时间:2023-09-24    来源:馨文居    作者:周竹生  阅读:

  我出嫁那天,大卡车载着贴满“喜”字的嫁妆要开走时,一向坚强的母亲眼圈红了,接着以她惯有的方式发泄出来——埋怨父亲。说,一屋子的人一堆子的事,就她一个人忙前忙后的,父亲像根木头,杵在那儿。

  是的,父亲一直像个木头人坐在那儿,擦眼镜,一遍又一遍,未曾抬头,也不说话。哥背我下楼时,我说,爸,我走了。父亲仍低头擦眼镜。我大声说,爸,我走了!父亲怔了怔,挥了挥手。哥将我背下楼,放到轿车里。车内,放着一双与婚纱配套的水晶鞋。夫君弯下腰,拿起鞋。

  突然,父亲冲过来,手里拎着一双红皮鞋,不由分说,蹲下身就给我套。夫君忙说让他来,父亲执拗地挡手拒绝了。我被父亲突如其来的举动惊住了,楞楞地看着父亲。

  红皮鞋,在阳光下闪着锃亮的光泽,夺目而诱人,像一道火光倏忽点亮了记忆的犄角旮旯:那年,我代表全班参加学校文艺比赛。10岁的我,已有一种为班级争光的使命感,很努力地排练。母亲破例给我做了一条红裙子,一转圈就能开出一朵大花的那种。可我的黑布鞋与裙子很不配,且太土气了。母亲说要给我赶制一双红布鞋,我坚决不要,母亲拗不过一向人小主意大的我而作罢。

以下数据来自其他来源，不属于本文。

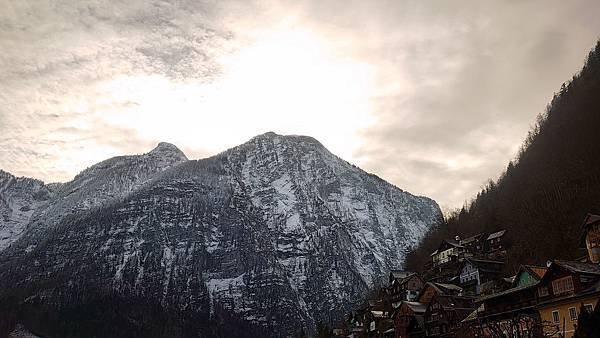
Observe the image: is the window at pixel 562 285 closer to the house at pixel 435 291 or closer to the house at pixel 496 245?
the house at pixel 435 291

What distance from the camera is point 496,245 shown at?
93.8m

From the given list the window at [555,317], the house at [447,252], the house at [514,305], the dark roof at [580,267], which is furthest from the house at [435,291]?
the dark roof at [580,267]

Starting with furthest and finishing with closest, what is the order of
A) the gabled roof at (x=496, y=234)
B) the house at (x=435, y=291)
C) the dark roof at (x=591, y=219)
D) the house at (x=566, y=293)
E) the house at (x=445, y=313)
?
1. the gabled roof at (x=496, y=234)
2. the house at (x=435, y=291)
3. the house at (x=445, y=313)
4. the dark roof at (x=591, y=219)
5. the house at (x=566, y=293)

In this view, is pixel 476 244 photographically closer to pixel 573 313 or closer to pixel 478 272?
pixel 478 272

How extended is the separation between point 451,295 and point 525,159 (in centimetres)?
5078

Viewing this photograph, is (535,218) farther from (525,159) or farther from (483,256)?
(525,159)

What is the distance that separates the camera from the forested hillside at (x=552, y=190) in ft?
246

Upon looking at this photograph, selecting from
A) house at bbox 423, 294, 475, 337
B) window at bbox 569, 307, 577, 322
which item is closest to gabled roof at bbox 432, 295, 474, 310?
house at bbox 423, 294, 475, 337

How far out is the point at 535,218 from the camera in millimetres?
82688

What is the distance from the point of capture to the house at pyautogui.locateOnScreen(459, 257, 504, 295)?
275 feet

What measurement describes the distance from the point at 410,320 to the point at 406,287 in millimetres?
24301

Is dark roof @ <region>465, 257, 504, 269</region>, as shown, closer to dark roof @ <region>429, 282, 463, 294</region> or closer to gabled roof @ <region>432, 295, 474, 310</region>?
dark roof @ <region>429, 282, 463, 294</region>

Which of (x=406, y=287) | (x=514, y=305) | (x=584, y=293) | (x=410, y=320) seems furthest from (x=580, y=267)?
(x=406, y=287)

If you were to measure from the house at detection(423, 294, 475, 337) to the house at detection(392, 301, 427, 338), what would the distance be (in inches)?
53.5
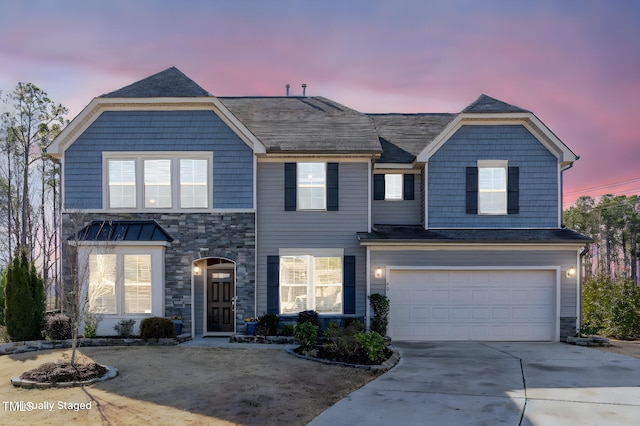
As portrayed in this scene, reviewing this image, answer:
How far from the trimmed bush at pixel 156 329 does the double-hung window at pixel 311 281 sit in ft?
11.0

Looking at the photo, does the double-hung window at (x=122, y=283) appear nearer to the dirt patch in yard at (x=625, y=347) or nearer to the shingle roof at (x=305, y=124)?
the shingle roof at (x=305, y=124)

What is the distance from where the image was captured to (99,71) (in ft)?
54.9

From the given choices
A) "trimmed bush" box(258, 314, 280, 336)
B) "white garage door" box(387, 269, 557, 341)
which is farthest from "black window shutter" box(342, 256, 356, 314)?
"trimmed bush" box(258, 314, 280, 336)

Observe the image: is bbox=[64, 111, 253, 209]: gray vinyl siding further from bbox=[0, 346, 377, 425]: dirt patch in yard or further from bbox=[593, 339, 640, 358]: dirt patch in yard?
bbox=[593, 339, 640, 358]: dirt patch in yard

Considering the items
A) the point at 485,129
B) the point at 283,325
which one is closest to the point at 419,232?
the point at 485,129

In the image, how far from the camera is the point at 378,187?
1750 centimetres

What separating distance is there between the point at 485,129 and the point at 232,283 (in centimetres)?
983

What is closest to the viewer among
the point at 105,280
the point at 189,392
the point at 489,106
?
the point at 189,392

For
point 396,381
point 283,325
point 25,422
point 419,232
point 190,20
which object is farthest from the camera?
point 419,232

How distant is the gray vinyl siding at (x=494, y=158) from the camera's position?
655 inches

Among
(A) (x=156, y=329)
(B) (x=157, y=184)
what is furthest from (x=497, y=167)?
(A) (x=156, y=329)

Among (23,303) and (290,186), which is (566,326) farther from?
(23,303)

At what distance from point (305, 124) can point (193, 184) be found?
4.40 m

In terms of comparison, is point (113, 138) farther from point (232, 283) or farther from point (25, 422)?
point (25, 422)
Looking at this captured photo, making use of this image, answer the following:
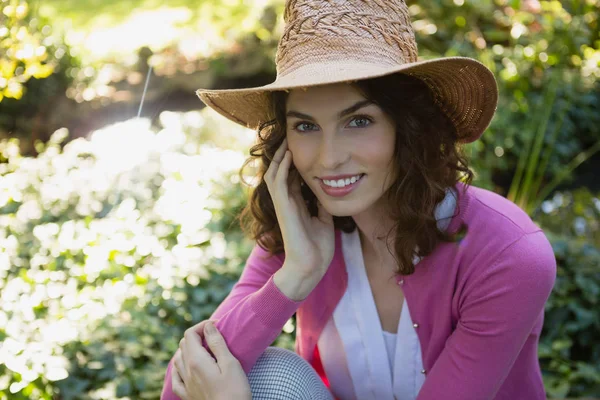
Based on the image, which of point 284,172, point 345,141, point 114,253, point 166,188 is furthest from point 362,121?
point 166,188

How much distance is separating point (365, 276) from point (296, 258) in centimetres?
27

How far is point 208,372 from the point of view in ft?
5.71

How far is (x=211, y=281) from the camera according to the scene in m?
3.12

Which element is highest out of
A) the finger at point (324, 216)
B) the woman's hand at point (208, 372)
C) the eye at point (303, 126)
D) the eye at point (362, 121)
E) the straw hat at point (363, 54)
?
the straw hat at point (363, 54)

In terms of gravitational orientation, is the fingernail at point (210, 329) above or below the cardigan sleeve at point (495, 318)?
below

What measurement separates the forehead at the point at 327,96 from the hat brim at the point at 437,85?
6 cm

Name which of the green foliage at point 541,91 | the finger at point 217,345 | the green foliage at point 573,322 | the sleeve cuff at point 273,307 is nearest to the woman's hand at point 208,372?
the finger at point 217,345

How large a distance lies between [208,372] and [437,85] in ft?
A: 3.27

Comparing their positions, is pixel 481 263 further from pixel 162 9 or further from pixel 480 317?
pixel 162 9

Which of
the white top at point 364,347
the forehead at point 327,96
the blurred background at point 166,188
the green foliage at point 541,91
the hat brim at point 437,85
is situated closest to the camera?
the hat brim at point 437,85

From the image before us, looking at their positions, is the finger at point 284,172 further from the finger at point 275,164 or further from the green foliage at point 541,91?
the green foliage at point 541,91

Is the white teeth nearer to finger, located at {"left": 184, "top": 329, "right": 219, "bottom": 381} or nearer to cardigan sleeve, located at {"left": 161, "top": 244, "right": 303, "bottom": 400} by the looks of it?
cardigan sleeve, located at {"left": 161, "top": 244, "right": 303, "bottom": 400}

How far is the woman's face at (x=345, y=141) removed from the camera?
5.46 feet

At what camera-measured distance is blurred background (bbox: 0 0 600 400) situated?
8.64ft
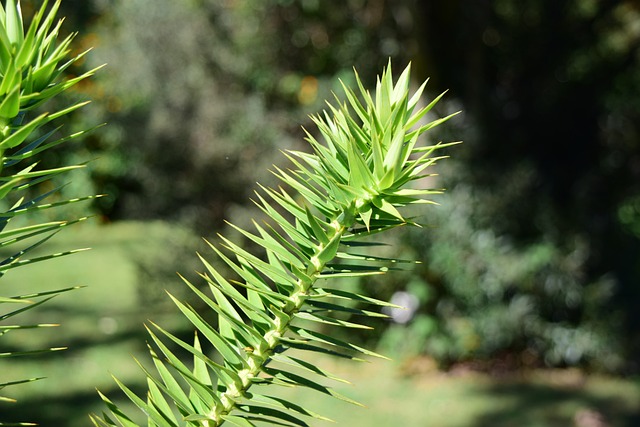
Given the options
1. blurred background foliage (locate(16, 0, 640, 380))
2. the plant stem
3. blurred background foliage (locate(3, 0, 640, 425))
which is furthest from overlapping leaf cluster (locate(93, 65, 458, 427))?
blurred background foliage (locate(16, 0, 640, 380))

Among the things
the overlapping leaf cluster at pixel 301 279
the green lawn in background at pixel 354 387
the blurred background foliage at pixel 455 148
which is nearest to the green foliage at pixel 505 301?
the blurred background foliage at pixel 455 148

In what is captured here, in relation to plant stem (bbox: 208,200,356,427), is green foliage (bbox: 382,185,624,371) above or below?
above

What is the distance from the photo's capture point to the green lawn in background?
6.85 m

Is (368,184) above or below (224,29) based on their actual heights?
below

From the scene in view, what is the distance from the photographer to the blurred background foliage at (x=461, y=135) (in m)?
7.82

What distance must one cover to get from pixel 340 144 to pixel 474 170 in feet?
23.4

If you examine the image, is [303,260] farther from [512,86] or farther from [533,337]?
[512,86]

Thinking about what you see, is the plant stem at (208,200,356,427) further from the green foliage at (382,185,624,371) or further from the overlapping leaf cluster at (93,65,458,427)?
the green foliage at (382,185,624,371)

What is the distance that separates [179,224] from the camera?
8.41 m

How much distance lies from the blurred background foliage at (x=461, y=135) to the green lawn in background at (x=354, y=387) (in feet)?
1.04

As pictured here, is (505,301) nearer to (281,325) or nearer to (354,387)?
(354,387)

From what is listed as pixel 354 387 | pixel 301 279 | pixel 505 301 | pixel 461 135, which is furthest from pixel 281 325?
pixel 461 135

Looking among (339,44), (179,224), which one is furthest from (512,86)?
(179,224)

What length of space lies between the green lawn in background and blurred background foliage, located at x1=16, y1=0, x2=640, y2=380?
0.32 m
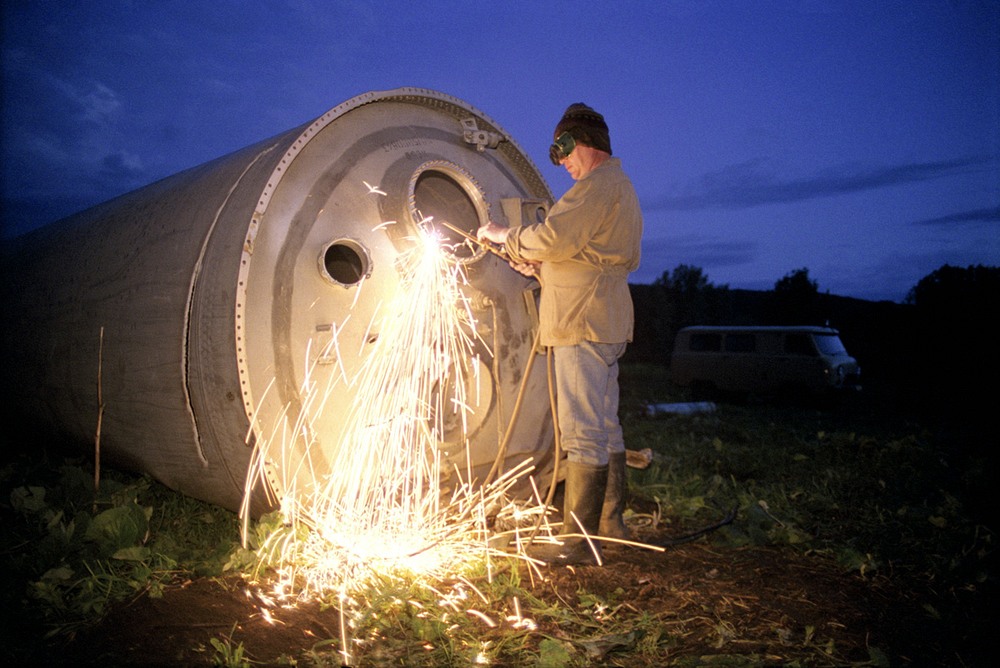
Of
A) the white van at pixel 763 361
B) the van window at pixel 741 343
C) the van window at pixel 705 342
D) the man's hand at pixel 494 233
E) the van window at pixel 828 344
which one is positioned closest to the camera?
the man's hand at pixel 494 233

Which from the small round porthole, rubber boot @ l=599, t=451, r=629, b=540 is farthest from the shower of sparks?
rubber boot @ l=599, t=451, r=629, b=540

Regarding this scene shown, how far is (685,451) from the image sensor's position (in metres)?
6.66

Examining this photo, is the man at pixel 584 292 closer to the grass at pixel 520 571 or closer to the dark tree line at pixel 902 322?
the grass at pixel 520 571

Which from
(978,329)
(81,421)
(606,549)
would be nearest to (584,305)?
(606,549)

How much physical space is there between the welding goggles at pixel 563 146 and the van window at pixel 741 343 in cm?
1343

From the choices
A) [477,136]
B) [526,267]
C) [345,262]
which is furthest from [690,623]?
[477,136]

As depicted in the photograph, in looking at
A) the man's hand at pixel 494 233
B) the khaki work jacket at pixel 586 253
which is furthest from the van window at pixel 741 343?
the man's hand at pixel 494 233

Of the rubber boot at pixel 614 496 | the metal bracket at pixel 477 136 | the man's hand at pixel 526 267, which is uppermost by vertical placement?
the metal bracket at pixel 477 136

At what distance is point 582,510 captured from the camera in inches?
144

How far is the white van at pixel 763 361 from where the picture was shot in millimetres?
14780

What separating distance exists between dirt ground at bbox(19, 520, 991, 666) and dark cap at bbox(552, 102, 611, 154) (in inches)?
93.3

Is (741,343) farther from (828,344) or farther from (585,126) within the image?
(585,126)

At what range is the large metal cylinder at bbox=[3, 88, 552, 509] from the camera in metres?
3.21

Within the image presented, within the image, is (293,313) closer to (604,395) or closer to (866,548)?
(604,395)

  其实,我心里是另有所图的——想要一双小琴姐穿的那种钉子形红皮鞋,闪着锃亮的光、走起路来呱嗒呱嗒响。每天,小琴姐穿着红皮鞋,在院子里走来走去,我们的眼珠子就跟着转来转去。可是,就算现在我有个理直气壮的理由,也不敢跟严厉的母亲提。父母微薄的工薪养着一家五口人,日子过得紧巴巴的,一双皮鞋要花去半个月的工资呢。但我又太看重这次演出了,就悄悄跟一向宠溺我的父亲说。父亲挠着又黑又硬的板寸头,最后说想办法。我放心了,一向说话算数的父亲会有办法的!一连几天,我都梦见自己穿着红皮鞋,呱嗒呱嗒在舞台上转着、跳着,每天早上都从梦中笑醒了。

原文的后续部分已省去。